Un edificio capturado durante décadas por el olvido… que fue campo de cultivo para el vandalismo, la violencia y el rencor, refugio de niños que ya no querían ser niños. Hoy en ese lugar hay algo más que una escuela de música: el mejor hospital de almas. Todos se salvan… médicos y pacientes.

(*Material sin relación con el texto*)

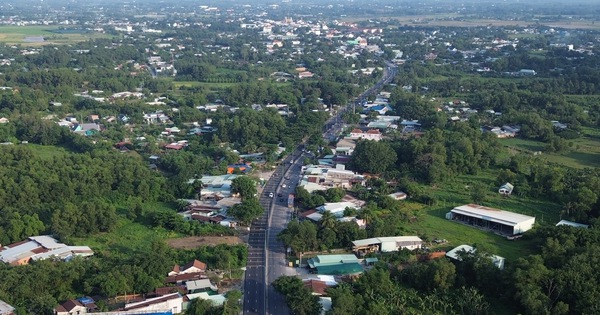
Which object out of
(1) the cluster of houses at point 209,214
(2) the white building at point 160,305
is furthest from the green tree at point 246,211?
(2) the white building at point 160,305

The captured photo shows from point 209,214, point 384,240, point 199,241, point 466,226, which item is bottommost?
point 466,226

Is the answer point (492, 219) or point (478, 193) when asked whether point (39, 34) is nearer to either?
point (478, 193)

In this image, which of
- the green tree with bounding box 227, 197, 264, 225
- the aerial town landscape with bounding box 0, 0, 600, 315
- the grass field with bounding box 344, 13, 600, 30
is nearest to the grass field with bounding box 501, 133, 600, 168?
the aerial town landscape with bounding box 0, 0, 600, 315

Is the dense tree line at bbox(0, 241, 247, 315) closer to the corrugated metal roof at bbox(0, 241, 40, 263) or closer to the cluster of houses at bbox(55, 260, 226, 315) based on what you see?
the cluster of houses at bbox(55, 260, 226, 315)

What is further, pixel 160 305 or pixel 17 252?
pixel 17 252

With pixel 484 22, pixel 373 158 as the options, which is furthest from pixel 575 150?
pixel 484 22

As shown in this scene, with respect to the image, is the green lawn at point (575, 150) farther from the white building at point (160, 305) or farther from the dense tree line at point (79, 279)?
the white building at point (160, 305)

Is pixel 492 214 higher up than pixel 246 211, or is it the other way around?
pixel 246 211
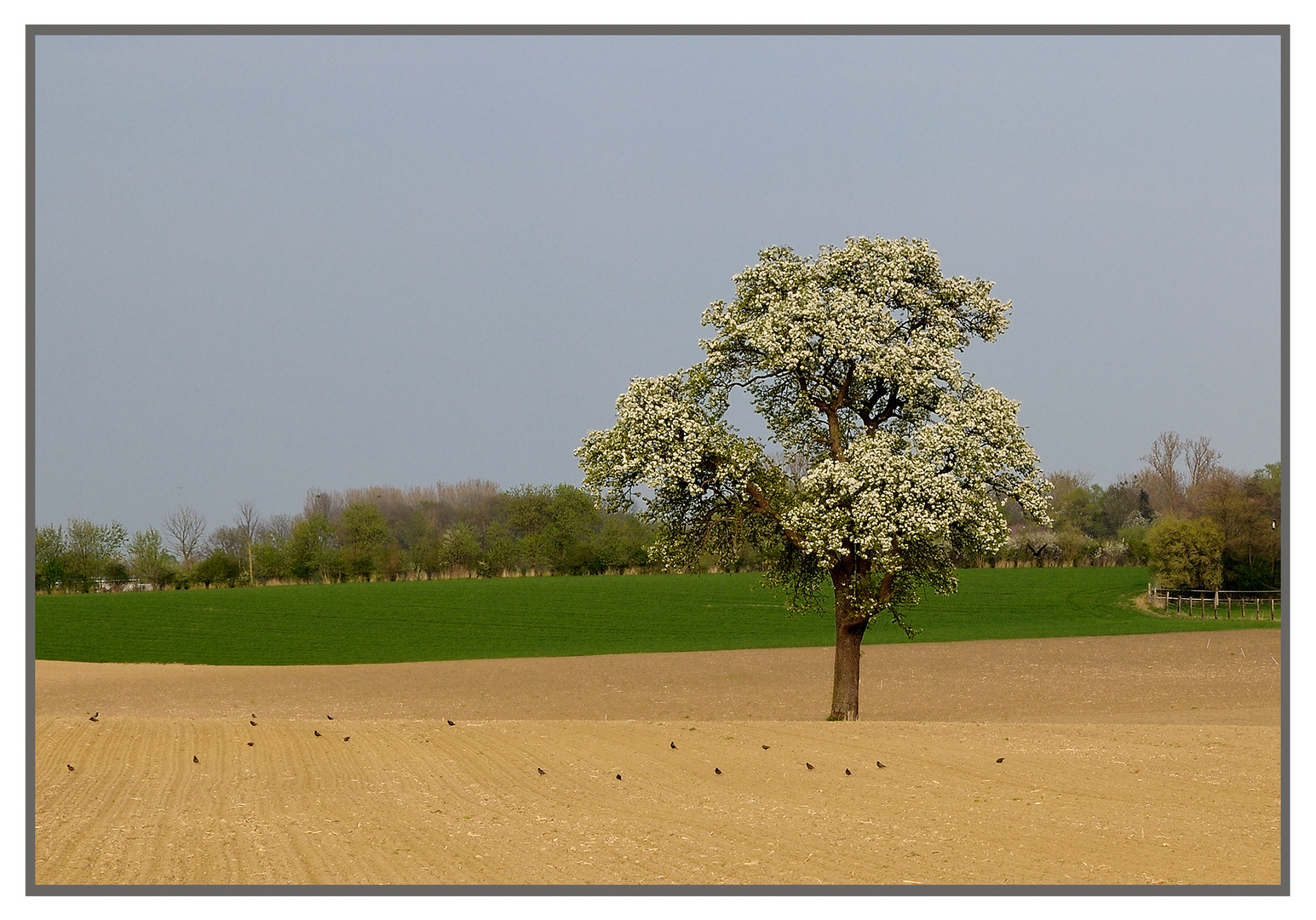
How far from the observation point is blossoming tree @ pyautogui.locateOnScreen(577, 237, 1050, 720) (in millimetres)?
18266

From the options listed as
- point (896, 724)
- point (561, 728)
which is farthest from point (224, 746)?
point (896, 724)

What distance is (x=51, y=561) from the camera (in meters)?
82.6

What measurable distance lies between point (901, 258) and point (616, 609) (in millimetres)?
49892

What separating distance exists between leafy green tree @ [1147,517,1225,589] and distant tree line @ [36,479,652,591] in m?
42.4

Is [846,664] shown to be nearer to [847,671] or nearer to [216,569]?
[847,671]

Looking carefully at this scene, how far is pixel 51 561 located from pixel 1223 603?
269ft

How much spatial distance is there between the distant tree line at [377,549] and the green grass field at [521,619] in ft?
22.1

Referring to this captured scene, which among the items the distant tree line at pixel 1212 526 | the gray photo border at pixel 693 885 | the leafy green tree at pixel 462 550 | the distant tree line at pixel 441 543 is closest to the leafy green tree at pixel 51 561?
the distant tree line at pixel 441 543

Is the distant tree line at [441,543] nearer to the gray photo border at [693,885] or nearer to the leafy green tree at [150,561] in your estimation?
the leafy green tree at [150,561]

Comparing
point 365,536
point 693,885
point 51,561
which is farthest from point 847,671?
point 365,536

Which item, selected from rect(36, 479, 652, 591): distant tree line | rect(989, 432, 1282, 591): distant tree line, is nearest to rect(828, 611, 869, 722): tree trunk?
rect(989, 432, 1282, 591): distant tree line

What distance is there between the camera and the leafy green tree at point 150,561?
3777 inches

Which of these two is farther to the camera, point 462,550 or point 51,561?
point 462,550

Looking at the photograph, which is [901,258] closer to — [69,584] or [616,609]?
[616,609]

Pienso en los fundadores, los donadores, los maestros, los más famosos o más modestos artistas que contribuyen con su talento en conciertos a beneficio… ¿habrá gente más buena que ellos? Sí… sí la habrá: lo será cada uno de esos niños que ahora ha descubierto que es posible sentir, vibrar y vivir.


Si el ruido algún día les apretó el corazón, la música hoy se los ha convertido en la mejor de sus percusiones. Una lista dice que hay 723 niños inscritos… 723 mil ilusiones. En principio, de ellos, sí. Pero quizá más nuestras.


Es perfecta la alegoría… el símbolo. Solamente en una estación de trenes… sobre sus andenes -que son son siempre un punto de partida- pueden soñarse los más bellos y grandes y lejanos sueños.


Y ahí van los niños, con puro de boleto de ida. Montados en un piano, en una guitarra o en un violín… como si fuera un vagón de madera.